WHAT IS ASKED
Rewrite all of the lines below as a numbered list, skipping blank lines and leaving the pictures out.

EXCERPTED DATA
= = = = =
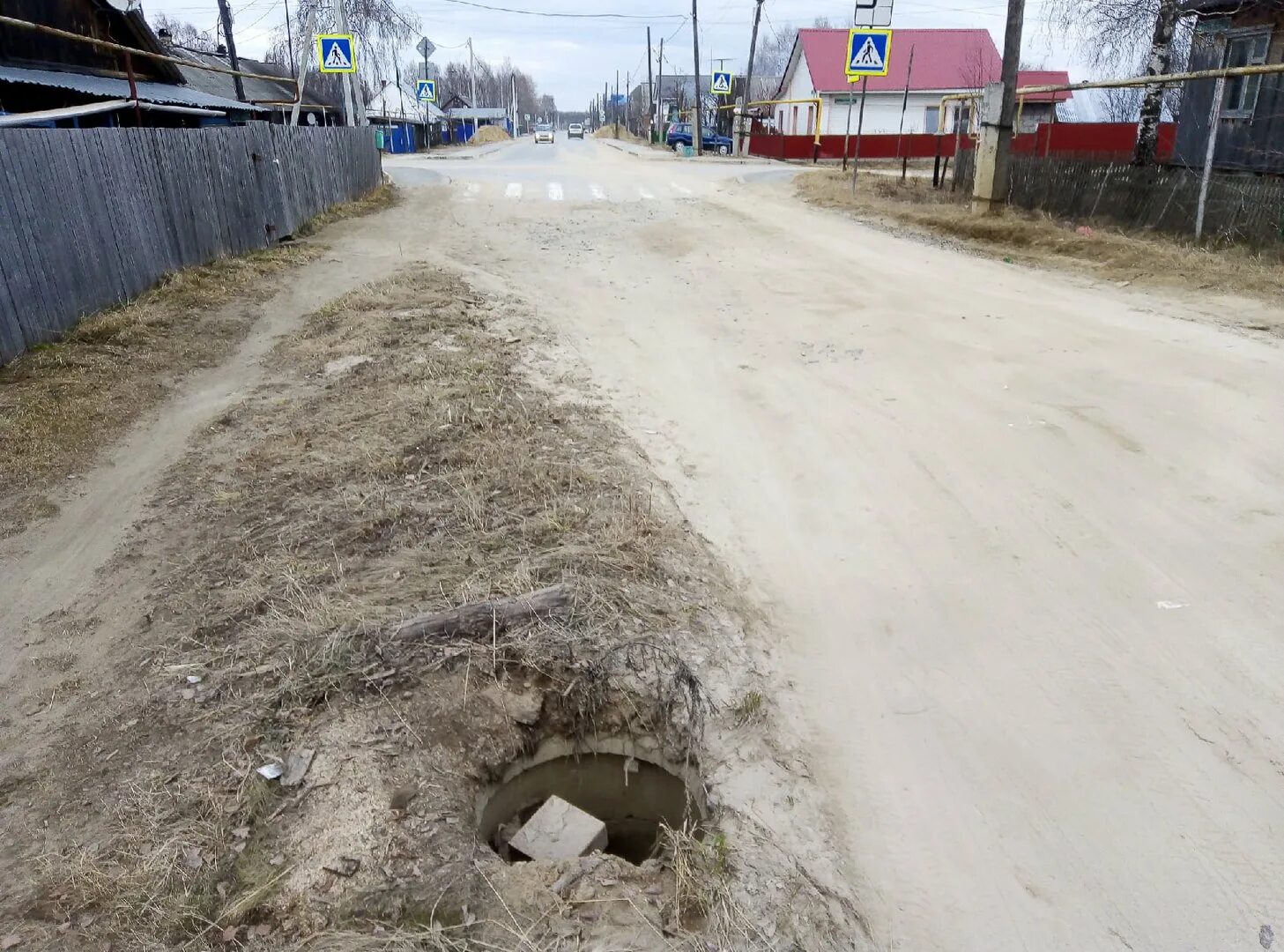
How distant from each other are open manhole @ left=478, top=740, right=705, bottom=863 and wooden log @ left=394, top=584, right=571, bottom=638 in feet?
1.80

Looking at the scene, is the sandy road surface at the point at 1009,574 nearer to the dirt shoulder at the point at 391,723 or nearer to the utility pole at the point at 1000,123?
the dirt shoulder at the point at 391,723

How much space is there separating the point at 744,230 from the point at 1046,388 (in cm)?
904

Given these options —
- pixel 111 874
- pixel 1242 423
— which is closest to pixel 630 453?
pixel 111 874

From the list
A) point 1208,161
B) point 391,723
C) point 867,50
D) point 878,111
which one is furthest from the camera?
point 878,111

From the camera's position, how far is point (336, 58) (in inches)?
712

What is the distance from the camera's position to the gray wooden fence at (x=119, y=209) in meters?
7.90

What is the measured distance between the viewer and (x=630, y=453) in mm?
5836

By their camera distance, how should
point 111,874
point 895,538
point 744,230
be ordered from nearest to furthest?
point 111,874 < point 895,538 < point 744,230

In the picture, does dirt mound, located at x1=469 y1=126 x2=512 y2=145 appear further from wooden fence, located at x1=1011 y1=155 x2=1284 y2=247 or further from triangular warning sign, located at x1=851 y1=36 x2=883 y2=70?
wooden fence, located at x1=1011 y1=155 x2=1284 y2=247

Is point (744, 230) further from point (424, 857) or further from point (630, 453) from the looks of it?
point (424, 857)

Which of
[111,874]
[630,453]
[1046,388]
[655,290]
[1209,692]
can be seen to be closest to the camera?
[111,874]

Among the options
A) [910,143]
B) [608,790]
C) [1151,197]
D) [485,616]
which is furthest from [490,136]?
[608,790]

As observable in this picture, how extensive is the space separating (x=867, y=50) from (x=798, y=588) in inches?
644

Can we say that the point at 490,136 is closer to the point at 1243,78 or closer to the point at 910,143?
the point at 910,143
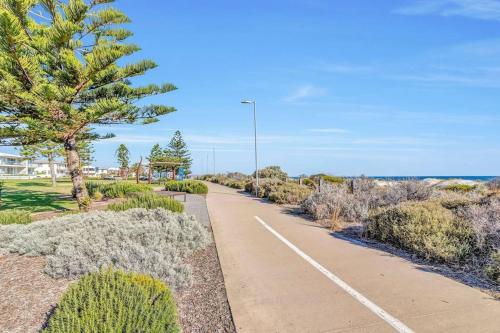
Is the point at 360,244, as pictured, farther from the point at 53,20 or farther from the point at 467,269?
the point at 53,20

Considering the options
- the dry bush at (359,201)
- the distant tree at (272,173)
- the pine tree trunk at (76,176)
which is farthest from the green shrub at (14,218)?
the distant tree at (272,173)

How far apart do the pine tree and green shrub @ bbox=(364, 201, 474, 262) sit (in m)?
8.02

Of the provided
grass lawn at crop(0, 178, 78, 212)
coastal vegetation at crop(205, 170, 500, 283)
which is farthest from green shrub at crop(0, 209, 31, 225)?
coastal vegetation at crop(205, 170, 500, 283)

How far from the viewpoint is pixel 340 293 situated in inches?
168

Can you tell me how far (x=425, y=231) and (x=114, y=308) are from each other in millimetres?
5807

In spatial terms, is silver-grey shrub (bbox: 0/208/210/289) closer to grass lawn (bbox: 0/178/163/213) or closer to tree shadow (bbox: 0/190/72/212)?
grass lawn (bbox: 0/178/163/213)

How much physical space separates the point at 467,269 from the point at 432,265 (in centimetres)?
51

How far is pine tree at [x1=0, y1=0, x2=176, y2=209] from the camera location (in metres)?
8.45

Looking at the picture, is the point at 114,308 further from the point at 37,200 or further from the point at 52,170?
the point at 52,170

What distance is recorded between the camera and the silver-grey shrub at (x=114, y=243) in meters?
4.67

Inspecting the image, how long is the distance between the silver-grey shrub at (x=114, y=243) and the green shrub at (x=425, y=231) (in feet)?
13.5

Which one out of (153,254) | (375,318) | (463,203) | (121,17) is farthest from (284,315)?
(121,17)

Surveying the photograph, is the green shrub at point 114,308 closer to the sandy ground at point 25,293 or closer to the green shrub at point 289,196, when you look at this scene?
the sandy ground at point 25,293

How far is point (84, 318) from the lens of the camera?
2.63 m
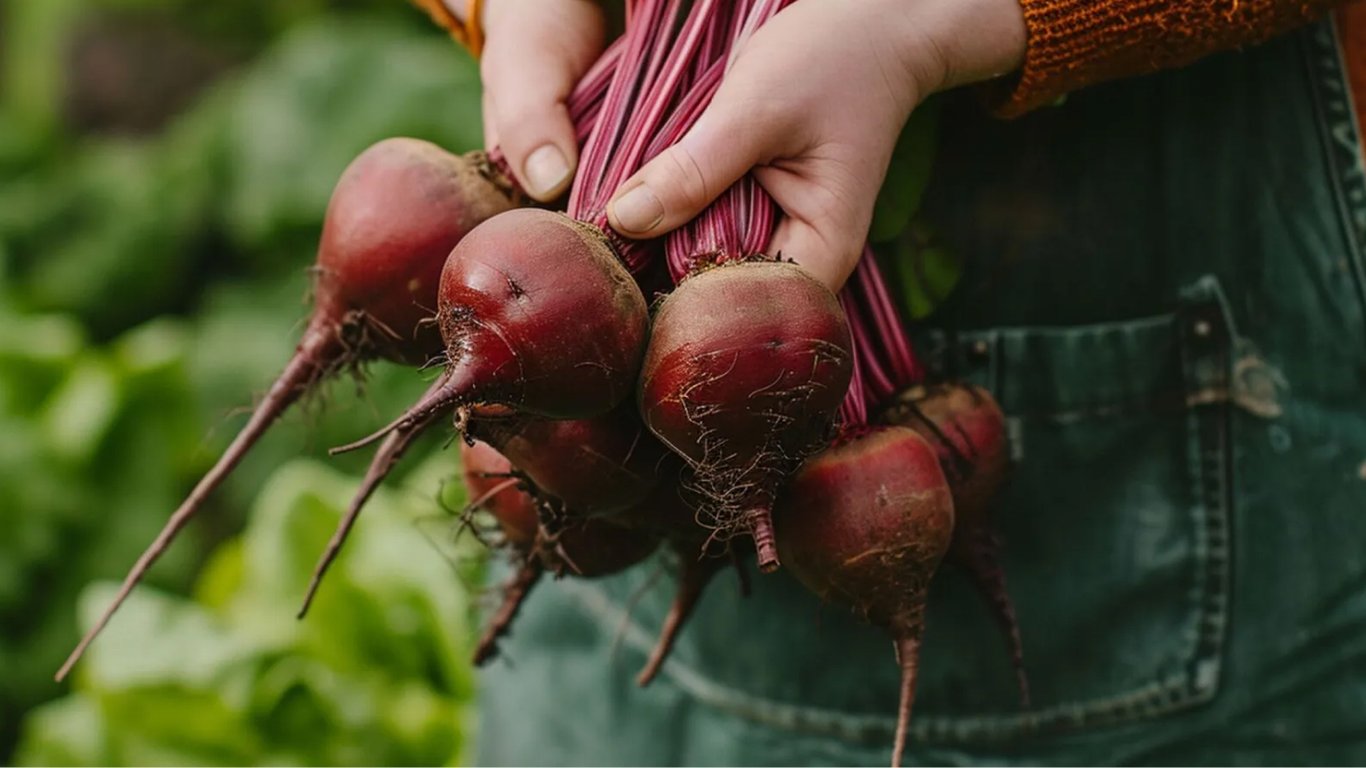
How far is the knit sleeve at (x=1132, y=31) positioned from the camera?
2.69 feet

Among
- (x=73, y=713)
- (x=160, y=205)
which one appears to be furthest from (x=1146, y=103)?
(x=160, y=205)

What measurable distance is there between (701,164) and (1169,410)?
45cm

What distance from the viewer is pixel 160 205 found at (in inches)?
121

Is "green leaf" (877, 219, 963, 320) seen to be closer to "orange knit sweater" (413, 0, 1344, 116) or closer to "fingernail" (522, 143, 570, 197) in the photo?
"orange knit sweater" (413, 0, 1344, 116)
= = = = =
SOLUTION FOR THIS PROBLEM
1. How distant from each other are open manhole @ left=478, top=740, right=705, bottom=863 and wooden log @ left=394, top=584, right=571, bottom=638 in feet?
2. 1.80
3. Looking at the scene, is the sandy road surface at the point at 1009,574 nearer to the dirt shoulder at the point at 391,723 or nearer to the utility pole at the point at 1000,123?
4. the dirt shoulder at the point at 391,723
5. How much space is there separating the point at 744,230 from the point at 1046,388 (in cm)?
6. 904
7. Given these options —
8. - pixel 111 874
9. - pixel 1242 423
10. — which is closest to pixel 630 453?
11. pixel 111 874
12. From the list
13. A) point 1208,161
14. B) point 391,723
15. C) point 867,50
16. D) point 878,111
17. which one is furthest from the camera?
18. point 878,111
19. From the camera's position, how far is point (336, 58) (in inches)?
20. 712
21. What is the distance from the camera's position to the gray wooden fence at (x=119, y=209) in meters?
22. 7.90
23. What is the measured distance between the viewer and (x=630, y=453) in mm?
24. 5836
25. By their camera distance, how should
26. point 111,874
27. point 895,538
28. point 744,230
29. be ordered from nearest to furthest?
30. point 111,874 < point 895,538 < point 744,230
31. In the picture, does dirt mound, located at x1=469 y1=126 x2=512 y2=145 appear further from wooden fence, located at x1=1011 y1=155 x2=1284 y2=247 or further from triangular warning sign, located at x1=851 y1=36 x2=883 y2=70?
32. wooden fence, located at x1=1011 y1=155 x2=1284 y2=247
33. Is point (744, 230) further from point (424, 857) or further from point (630, 453) from the looks of it?
34. point (424, 857)
35. Which of
36. [111,874]
37. [630,453]
38. [1046,388]
39. [655,290]
40. [1209,692]
41. can be seen to be closest to the camera?
42. [111,874]
43. Among the options
44. A) [910,143]
45. B) [608,790]
46. C) [1151,197]
47. D) [485,616]
48. which is furthest from [490,136]?
49. [608,790]
50. As observable in this picture, how extensive is the space separating (x=867, y=50) from (x=798, y=588) in inches?
51. 644
52. Can we say that the point at 490,136 is closer to the point at 1243,78 or closer to the point at 910,143?
53. the point at 910,143
54. Is the point at 360,244, as pictured, farther from the point at 53,20 or farther from the point at 467,269?
55. the point at 53,20
56. Considering the options
57. - the dry bush at (359,201)
58. - the distant tree at (272,173)
59. - the pine tree trunk at (76,176)
60. which is farthest from the green shrub at (14,218)?
61. the distant tree at (272,173)
62. How far apart do the pine tree and green shrub @ bbox=(364, 201, 474, 262) sit (in m)?
63. 8.02
64. Of the provided
65. grass lawn at crop(0, 178, 78, 212)
66. coastal vegetation at crop(205, 170, 500, 283)
67. which is farthest from green shrub at crop(0, 209, 31, 225)?
68. coastal vegetation at crop(205, 170, 500, 283)
69. How far from the viewpoint is pixel 340 293 situated in inches?
70. 168
71. Can you tell me how far (x=425, y=231) and (x=114, y=308) are from each other in millimetres?
72. 5807
73. In spatial terms, is silver-grey shrub (bbox: 0/208/210/289) closer to grass lawn (bbox: 0/178/163/213) or closer to tree shadow (bbox: 0/190/72/212)?
74. grass lawn (bbox: 0/178/163/213)
75. How much physical space separates the point at 467,269 from the point at 432,265 (in centimetres)?
76. 51
77. How far is pine tree at [x1=0, y1=0, x2=176, y2=209] from the camera location (in metres)?
78. 8.45
79. Looking at the picture, is the point at 114,308 further from the point at 37,200 or further from the point at 52,170?
80. the point at 52,170
81. What distance is recorded between the camera and the silver-grey shrub at (x=114, y=243) in meters?
82. 4.67
83. Inspecting the image, how long is the distance between the silver-grey shrub at (x=114, y=243) and the green shrub at (x=425, y=231) (in feet)?
84. 13.5
85. Which one out of (153,254) | (375,318) | (463,203) | (121,17) is farthest from (284,315)?
86. (121,17)
87. Surveying the photograph, is the green shrub at point 114,308 closer to the sandy ground at point 25,293 or closer to the green shrub at point 289,196, when you look at this scene?
88. the sandy ground at point 25,293
89. How far is point (84, 318) from the lens of the camera?
90. 2.63 m
91. How far is the knit sleeve at (x=1132, y=31) positioned from the camera?
92. 2.69 feet
93. Among
94. - (x=73, y=713)
95. - (x=160, y=205)
96. which one appears to be furthest from (x=1146, y=103)?
97. (x=160, y=205)
98. What measurable distance is there between (701,164) and (1169,410)?
99. 45cm
100. What distance from the viewer is pixel 160 205 found at (in inches)?
101. 121
102. Is "green leaf" (877, 219, 963, 320) seen to be closer to "orange knit sweater" (413, 0, 1344, 116) or closer to "fingernail" (522, 143, 570, 197) in the photo?
103. "orange knit sweater" (413, 0, 1344, 116)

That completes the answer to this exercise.